十戒の安息日の部分は次のように続きます。「それは主が六日のうちに、天と地と海、またそれらの中にいるすべてのものを造り、七日目に休まれたからである。それゆえ、主は安息日を祝福し、これを聖なるものと宣言された。」([新改訳])。つまり安息日は神さまが天地創造を行ったときの様子から、神さまが六日の間、創造の作業をして、七日目に作業を休んだことに由来しているのです。だとしたら神さまを信じる私たちが安息日にするべきことは、神さまの天地創造の偉業を褒め称えること、それに尽きると思います。私たちは日々の雑事に心を奪われて六日間を過ごすのです。

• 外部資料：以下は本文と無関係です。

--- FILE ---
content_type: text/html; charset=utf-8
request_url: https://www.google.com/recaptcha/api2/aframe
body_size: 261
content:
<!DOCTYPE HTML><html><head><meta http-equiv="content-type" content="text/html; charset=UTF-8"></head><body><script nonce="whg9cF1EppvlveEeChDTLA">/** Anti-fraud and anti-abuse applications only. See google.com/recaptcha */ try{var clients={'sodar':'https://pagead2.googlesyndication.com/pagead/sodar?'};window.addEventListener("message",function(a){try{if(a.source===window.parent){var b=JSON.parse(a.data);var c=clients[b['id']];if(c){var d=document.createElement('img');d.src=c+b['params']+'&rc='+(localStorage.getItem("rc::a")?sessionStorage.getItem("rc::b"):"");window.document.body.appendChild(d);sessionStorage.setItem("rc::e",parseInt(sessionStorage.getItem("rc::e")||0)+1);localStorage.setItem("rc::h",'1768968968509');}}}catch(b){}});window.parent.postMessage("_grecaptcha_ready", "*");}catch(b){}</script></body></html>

だから週に一日は不必要な労働の優先順位を下げて、ただただ神さまを褒め称えるための日を持ちなさい、というのが安息日が定められた意図だと思います。

実はそもそも安息日を定めることだって間違ったことなのです。神さまは聖書の中で、ユダヤ人があまりに頑固だから仕方なく律法を授けたと言っています。神さまは主であり王なのですから、神さまを褒め称えることは毎日、意識がある間は、いつだって全力でしていなければならないのです。でもあなた方は愚かだからきっとそれができないでしょう、だったら週に一日を特別な日に定めて、その日を神さまを思い出して神さまを礼拝する日にあてることにしなさい、それくらいならできるでしょう、と神さまは言っているのです。それなのに頑固なユダヤ人は、ここにも頑固な解釈を適用して、安息日の意図を歪めるような慣習法を作り上げてしまったのです。イエスさまは自分の100%を神さまの意図の中に生きる私たちのお手本として、人の姿をとって地上に立った神さまご本人なのですから、律法の細則にも、律法そのものにもとらわれることなく、神さまの意図をなしていきます。